## Exercise details
Give only the lines from the one containing "Amongst all of" through the end of the material below, exactly as written.

## Records
________________

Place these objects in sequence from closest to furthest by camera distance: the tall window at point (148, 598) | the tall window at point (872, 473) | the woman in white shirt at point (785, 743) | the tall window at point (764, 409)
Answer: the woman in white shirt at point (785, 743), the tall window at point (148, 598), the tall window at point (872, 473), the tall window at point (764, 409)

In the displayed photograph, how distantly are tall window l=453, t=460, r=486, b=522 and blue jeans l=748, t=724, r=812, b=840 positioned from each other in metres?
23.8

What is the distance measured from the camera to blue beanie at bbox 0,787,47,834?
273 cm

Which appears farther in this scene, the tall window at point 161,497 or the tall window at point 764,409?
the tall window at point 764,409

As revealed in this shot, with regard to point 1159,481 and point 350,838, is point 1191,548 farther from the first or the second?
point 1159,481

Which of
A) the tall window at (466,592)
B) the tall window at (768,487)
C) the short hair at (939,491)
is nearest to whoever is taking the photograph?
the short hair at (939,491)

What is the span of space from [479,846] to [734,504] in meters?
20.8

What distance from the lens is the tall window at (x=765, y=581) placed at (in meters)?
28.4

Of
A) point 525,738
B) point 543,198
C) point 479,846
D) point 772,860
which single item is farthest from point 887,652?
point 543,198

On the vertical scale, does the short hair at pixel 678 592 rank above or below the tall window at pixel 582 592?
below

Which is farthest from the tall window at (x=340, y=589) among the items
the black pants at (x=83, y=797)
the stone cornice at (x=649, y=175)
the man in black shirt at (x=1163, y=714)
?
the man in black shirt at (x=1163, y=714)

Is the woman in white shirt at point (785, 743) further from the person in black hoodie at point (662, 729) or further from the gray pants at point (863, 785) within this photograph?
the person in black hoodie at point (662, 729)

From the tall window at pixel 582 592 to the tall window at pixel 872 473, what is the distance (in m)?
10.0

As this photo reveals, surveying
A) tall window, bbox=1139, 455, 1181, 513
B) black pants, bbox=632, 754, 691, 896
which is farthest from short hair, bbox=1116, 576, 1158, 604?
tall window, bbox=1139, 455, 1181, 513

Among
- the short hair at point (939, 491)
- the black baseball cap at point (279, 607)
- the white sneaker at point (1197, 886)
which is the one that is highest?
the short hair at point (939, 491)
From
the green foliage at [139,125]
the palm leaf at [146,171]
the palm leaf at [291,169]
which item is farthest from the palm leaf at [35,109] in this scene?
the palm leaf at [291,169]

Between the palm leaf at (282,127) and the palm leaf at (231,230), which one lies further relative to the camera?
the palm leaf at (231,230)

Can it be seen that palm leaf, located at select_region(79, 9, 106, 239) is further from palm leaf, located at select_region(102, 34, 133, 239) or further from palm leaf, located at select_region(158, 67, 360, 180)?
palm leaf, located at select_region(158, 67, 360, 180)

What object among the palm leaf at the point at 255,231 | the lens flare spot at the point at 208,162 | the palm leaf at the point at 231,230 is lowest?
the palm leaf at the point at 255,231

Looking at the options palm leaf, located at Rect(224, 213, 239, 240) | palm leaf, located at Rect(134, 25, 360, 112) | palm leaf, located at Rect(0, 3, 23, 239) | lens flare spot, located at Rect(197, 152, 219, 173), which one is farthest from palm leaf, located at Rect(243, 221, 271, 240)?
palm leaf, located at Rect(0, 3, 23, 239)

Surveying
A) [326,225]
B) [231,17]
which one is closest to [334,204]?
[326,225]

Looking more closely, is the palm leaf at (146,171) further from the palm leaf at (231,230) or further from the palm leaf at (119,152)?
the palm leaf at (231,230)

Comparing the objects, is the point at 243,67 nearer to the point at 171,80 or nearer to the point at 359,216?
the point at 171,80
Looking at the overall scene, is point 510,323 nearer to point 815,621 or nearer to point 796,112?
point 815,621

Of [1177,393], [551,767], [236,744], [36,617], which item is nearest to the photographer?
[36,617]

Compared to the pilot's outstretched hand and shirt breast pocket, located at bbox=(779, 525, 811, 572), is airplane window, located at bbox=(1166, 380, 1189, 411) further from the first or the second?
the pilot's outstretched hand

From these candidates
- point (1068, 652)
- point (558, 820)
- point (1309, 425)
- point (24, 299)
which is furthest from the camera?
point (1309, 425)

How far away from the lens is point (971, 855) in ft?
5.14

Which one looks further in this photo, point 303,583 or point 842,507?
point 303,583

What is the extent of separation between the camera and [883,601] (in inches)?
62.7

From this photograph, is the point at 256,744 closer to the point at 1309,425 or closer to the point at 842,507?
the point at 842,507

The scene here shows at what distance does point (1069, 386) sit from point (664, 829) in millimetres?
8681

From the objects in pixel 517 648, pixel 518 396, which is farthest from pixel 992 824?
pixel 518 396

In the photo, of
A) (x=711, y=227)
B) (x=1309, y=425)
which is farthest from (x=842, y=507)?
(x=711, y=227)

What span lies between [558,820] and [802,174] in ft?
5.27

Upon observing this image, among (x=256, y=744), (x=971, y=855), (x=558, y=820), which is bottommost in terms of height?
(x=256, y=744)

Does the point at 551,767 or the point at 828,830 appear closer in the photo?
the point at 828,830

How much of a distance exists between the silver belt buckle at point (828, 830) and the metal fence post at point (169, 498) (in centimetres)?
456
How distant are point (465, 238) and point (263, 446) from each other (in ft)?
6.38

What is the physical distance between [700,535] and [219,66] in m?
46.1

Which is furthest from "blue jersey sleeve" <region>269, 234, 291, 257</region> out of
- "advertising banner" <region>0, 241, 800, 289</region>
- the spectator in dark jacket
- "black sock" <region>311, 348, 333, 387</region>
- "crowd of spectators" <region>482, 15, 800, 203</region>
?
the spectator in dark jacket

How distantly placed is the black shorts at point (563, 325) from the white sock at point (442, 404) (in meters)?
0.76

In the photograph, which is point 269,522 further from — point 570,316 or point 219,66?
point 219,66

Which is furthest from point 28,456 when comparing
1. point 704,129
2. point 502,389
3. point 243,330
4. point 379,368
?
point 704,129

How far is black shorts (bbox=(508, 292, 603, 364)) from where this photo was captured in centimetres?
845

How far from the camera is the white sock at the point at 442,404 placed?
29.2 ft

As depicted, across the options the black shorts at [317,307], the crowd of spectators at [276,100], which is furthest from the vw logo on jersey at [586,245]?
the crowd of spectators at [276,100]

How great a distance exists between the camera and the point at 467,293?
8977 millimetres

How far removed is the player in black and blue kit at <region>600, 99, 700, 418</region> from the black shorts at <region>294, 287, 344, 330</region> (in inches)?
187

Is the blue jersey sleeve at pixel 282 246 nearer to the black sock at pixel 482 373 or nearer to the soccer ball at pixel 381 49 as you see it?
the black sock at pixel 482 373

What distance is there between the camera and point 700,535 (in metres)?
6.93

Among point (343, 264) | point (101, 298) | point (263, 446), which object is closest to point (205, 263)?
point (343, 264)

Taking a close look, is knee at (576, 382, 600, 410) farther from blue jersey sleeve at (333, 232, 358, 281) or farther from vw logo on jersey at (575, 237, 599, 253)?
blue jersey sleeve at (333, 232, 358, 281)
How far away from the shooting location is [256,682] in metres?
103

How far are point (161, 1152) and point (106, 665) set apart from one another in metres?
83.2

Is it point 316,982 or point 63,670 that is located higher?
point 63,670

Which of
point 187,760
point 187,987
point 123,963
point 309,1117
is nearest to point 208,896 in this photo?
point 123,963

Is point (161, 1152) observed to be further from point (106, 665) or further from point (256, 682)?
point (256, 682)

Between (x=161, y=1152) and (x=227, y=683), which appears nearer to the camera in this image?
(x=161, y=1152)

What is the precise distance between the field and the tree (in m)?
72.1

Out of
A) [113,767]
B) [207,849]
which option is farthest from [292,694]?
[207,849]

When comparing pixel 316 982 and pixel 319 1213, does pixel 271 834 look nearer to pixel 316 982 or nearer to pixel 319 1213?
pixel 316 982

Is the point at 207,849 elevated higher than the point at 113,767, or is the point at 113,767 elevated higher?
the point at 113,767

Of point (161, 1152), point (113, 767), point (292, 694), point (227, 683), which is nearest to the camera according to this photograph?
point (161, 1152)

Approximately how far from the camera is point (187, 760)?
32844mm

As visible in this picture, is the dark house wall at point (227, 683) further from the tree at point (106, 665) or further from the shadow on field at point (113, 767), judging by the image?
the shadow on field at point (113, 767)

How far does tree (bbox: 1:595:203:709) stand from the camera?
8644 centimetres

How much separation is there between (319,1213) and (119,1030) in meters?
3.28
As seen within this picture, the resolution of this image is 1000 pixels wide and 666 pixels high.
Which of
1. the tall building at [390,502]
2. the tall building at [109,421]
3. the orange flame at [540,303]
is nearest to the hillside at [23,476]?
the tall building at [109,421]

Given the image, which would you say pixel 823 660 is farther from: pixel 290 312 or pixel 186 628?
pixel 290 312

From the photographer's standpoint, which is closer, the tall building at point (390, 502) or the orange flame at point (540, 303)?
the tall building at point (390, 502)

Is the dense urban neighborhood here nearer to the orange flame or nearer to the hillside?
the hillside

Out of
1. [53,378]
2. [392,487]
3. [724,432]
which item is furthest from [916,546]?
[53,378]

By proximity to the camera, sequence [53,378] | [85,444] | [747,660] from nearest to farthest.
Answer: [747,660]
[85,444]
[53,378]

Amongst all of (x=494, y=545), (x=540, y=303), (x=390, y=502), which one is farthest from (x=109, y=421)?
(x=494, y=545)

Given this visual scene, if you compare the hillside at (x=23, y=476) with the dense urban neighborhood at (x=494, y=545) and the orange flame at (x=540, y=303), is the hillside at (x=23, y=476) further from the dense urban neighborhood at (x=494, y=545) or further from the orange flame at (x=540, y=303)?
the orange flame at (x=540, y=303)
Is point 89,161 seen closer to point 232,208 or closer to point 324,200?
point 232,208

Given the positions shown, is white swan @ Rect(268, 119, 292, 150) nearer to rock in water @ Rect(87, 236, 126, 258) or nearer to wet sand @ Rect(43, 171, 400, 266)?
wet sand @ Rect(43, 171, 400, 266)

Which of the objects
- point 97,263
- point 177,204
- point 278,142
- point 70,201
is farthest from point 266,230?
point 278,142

________________

## The result
Amongst all of (x=494, y=545), (x=540, y=303), (x=390, y=502), which one is farthest from (x=109, y=421)?
(x=494, y=545)

Given this visual scene, if you compare the hillside at (x=23, y=476) with the dense urban neighborhood at (x=494, y=545) and the orange flame at (x=540, y=303), is the hillside at (x=23, y=476) further from the dense urban neighborhood at (x=494, y=545) or further from the orange flame at (x=540, y=303)?
the orange flame at (x=540, y=303)
Is point 89,161 seen closer to point 232,208 or closer to point 324,200?
point 232,208

Given the positions shown, is white swan @ Rect(268, 119, 292, 150) nearer to rock in water @ Rect(87, 236, 126, 258) or nearer to wet sand @ Rect(43, 171, 400, 266)?
wet sand @ Rect(43, 171, 400, 266)

Which of the objects
- point 97,263
- point 177,204
- point 278,142
- point 70,201
is farthest from point 266,230?
point 278,142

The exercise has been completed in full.